O'Connor & O'Connor, LLC v. Liberty Mutual Insurance Company
Filing
14
ORDER denying 5 Motion to Dismiss; denying 5 Motion for More Definite Statement; ordering Defendant to show cause by October 11, 2013. Signed by Judge Gregory A. Presnell on 10/2/2013. (JU)
UNITED STATES DISTRICT COURT
MIDDLE DISTRICT OF FLORIDA
ORLANDO DIVISION
OCONNOR & OCONNOR, LLC,
Plaintiff,
v.
Case No: 6:13-cv-1389-Orl-31GJK
LIBERTY MUTUAL INSURANCE COMPANY,
Defendant.
ORDER
This matter comes before the Court on Defendant Liberty Mutual Life Insurance
Company’s (“Liberty”) Motion to Dismiss or, In the Alternative, Motion for More Definite
Statement (“Motion”) (Doc. 5) and Plaintiff O’Connor & O’Connor, LLC’s (“O’Connor”)
response (Doc. 9).
I.

[Dataset excerpt]
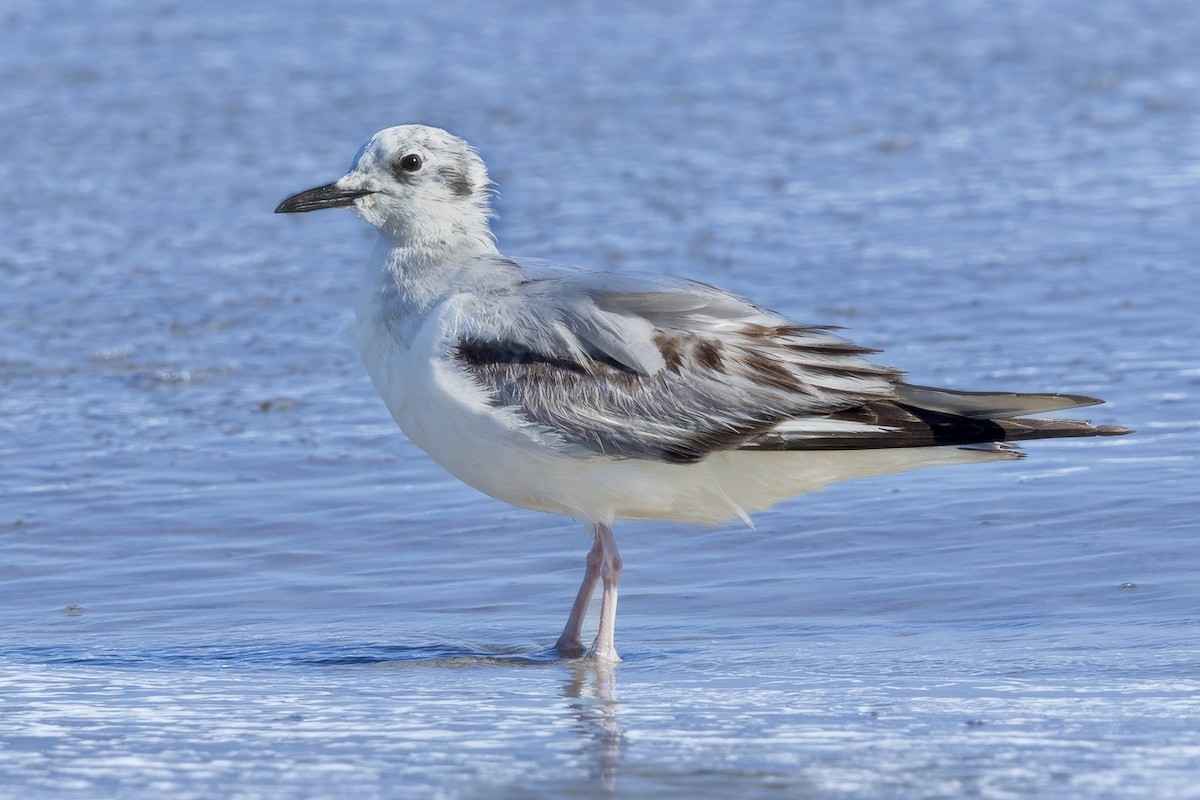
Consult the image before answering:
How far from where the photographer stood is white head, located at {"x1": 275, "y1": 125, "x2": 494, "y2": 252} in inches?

[Brief] Retype the stretch of the court order above from "UNITED STATES DISTRICT" through "response (Doc. 9).", word for word.

[Response]
UNITED STATES DISTRICT COURT
MIDDLE DISTRICT OF FLORIDA
ORLANDO DIVISION
OCONNOR & OCONNOR, LLC,
Plaintiff,
v.
Case No: 6:13-cv-1389-Orl-31GJK
LIBERTY MUTUAL INSURANCE COMPANY,
Defendant.
ORDER
This matter comes before the Court on Defendant Liberty Mutual Life Insurance
Company’s (“Liberty”) Motion to Dismiss or, In the Alternative, Motion for More Definite
Statement (“Motion”) (Doc. 5) and Plaintiff O’Connor & O’Connor, LLC’s (“O’Connor”)
response (Doc. 9).